Optimizing Laszlo Explorer: Laziness is good

One of the big changes in the recently released OpenLaszlo 3.2 is that we removed KRANK. KRANK was an optimization that sped up application launch by effectively executing part of the launch process at compile time. Unfortunately, KRANK was a fragile solution that only really worked with targeting Flash 6. It was expensive to maintain and wasn't going to survive the transition to multiple runtimes. So we made the decision to remove it.

One side effect was that with the absence of KRANK several OpenLaszlo applications no longer launched in an acceptable amount of time. The most prominent of these was Laszlo Explorer, the main way new Laszlo developers explore the capabilities of the language. Without KRANK, Laszlo Explorer took almost 20 seconds to launch on my 1.6Mhz PowerBook. Clearly too slow.

So what to do? I decided to take a look at why this application took so long to launch. If we weren't going to support KRANK, we would need to dig in and understand where the time was really going. I ended up improving launch speed by just about 90%, and learned some important lessons about OpenLaszlo and the tree component.

I started with the sort of optimizations I've heard our Studios folks discuss. For example, I centralized a number of similar XPath constraint expressions into a single ondata method, reducing the number of delegates and the number of XPath evaluations done during setup. These relatively simple changes brought me a 3% speedup: nice for an hours' work, but not nearly enough.

Next, I noticed that each tree node in the Explorer menu contained a relatively large number of subviews and subnodes. For example, there were two complementary state nodes, used to control the size and position of the node label depending on its depth in the tree. Each of these states costs a node allocation, so converting that code to a single function called from the oninit handler saved time.

There were also animatorgroups that were active only when a tree node was opening or closing. By turning the animator groups into classes and instantiating them only when needed I was able to save the cost of allocation of two deeply nested animator groups.

By reducing the subnode count by 50%, I saved another 5% on launch, for a total savings of 8%. Still not enough.

At this point, I started experimenting with OpenLaszlo's built-in profiler. I'll write a separate post about this useful tool, so for now let me just describe the breakthrough finding: even though only nine tree nodes are visible when the Explorer launches, something like 280 tree node instances were being allocated!

A bit of code inspection quickly revealed the problem.

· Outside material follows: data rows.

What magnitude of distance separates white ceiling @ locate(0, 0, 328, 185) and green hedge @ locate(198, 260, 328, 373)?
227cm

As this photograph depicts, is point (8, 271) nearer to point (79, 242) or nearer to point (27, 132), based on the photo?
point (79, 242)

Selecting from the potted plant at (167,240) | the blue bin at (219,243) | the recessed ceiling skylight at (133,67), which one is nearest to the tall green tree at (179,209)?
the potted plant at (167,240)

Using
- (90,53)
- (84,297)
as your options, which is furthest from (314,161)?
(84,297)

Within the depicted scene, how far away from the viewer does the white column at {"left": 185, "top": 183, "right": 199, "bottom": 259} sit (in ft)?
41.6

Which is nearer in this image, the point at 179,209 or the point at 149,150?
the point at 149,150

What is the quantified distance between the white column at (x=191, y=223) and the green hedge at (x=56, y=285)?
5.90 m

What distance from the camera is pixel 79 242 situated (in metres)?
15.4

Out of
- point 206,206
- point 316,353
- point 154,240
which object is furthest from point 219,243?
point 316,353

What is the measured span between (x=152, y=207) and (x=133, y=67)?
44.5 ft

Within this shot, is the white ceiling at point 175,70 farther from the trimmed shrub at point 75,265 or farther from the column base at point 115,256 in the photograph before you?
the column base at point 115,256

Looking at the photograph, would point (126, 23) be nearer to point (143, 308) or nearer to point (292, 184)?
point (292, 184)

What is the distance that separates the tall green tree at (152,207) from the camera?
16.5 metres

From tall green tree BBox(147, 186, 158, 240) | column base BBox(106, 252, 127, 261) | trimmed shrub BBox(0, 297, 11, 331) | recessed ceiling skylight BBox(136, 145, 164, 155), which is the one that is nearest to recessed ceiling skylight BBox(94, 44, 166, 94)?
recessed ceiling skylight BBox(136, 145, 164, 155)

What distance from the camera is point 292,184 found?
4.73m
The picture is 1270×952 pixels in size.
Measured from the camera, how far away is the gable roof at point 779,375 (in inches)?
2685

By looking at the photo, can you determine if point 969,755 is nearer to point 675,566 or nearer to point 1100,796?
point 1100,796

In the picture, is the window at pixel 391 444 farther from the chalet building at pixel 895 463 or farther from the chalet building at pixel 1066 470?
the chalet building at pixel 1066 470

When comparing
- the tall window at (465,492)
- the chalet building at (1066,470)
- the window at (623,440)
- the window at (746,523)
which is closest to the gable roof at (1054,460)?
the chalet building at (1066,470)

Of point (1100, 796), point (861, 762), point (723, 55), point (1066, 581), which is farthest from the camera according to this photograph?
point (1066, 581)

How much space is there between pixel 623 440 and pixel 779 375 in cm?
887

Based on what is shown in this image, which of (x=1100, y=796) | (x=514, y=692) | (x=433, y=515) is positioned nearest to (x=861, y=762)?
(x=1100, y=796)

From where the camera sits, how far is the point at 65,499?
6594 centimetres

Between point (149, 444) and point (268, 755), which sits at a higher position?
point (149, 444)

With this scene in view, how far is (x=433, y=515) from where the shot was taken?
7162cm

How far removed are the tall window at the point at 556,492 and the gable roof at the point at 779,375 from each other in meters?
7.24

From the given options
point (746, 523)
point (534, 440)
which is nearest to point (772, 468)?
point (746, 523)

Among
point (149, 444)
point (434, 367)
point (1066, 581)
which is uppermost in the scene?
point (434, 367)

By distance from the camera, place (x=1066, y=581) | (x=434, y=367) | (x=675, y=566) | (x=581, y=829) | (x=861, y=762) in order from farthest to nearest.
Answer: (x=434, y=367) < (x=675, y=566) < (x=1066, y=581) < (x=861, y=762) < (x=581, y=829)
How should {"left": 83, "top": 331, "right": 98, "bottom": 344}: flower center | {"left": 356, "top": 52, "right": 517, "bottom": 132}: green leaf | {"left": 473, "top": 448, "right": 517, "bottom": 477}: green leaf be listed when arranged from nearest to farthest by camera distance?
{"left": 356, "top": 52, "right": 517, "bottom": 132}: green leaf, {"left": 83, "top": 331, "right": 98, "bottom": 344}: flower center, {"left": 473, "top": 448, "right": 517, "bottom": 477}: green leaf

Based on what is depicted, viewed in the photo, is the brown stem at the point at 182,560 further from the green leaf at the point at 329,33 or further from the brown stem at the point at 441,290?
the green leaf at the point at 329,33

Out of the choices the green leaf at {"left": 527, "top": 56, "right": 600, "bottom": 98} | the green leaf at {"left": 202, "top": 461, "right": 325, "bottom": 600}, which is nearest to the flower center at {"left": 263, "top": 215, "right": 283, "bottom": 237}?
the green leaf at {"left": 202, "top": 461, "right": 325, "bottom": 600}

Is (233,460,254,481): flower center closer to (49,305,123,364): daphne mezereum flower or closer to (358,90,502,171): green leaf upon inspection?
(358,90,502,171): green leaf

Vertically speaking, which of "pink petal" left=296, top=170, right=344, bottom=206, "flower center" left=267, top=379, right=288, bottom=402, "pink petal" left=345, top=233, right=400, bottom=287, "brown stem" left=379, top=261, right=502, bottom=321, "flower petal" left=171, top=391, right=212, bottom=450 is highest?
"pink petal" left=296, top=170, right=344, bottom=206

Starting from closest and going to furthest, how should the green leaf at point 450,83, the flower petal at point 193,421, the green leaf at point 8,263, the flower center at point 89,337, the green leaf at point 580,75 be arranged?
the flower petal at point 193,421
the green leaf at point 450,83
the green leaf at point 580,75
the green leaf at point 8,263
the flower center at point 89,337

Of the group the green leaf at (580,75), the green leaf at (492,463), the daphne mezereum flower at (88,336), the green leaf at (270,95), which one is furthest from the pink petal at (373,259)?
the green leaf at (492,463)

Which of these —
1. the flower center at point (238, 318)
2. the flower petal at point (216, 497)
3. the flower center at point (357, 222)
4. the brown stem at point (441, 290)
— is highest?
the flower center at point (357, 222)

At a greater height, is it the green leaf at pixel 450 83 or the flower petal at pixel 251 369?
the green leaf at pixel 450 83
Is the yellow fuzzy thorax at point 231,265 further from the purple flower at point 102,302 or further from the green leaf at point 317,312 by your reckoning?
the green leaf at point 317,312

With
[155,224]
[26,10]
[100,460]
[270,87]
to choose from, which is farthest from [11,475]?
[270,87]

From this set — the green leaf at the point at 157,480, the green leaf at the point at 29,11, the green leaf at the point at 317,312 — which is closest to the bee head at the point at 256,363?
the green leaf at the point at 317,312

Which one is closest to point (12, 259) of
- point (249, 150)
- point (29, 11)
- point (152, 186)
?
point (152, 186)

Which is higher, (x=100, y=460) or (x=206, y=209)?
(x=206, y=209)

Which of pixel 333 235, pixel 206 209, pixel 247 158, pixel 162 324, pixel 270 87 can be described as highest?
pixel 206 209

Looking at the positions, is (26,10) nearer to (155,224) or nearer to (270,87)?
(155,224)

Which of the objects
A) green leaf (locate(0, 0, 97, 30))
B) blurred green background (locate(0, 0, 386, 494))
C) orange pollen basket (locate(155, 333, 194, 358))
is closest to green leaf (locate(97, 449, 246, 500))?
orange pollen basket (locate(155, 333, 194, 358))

It was in the LZX code declaring the tree structure itself:

   <basetree name='menu' datapath='navdata:/menu'>
     <navbutton width='160' level='0'>
        <navbutton width='160' level='1'>
          <navbutton width='160' level='2'>
            <navbutton width='160' level='3'>
            </navbutton>
          </navbutton>
        </navbutton>
      </navbutton>
   </basetree>

To understand why this is slow, you need to understand a bit about how node allocation interacts with node replication. Replication acts by replacing a single child node (usually a view) with multiple nodes, one for each data element returned by the original node's datapath XPath expression. This replacement process only occurs after the original node has been allocated and initialized, and—crucially—constructed its own subnodes.

With hindsight, one problem is clear: at the first level, a nav button is constructed, including three nested subviews. This nav button is then replicated seven times, each with three nested subviews. The second level nav buttons are then data bound and replicated, each initially having two nested subviews. And so on for the third and fourth nested subviews. If a given node in the XML data doesn't have subnodes, nested nav buttons are still allocated to level four in a single chain. The result is that the tree is balanced to level four: there are always four nav buttons allocated along each branch of the tree, regardless of XML data structure. So even though there are only 170 nodes in the XML structure, we allocate 280 tree nodes.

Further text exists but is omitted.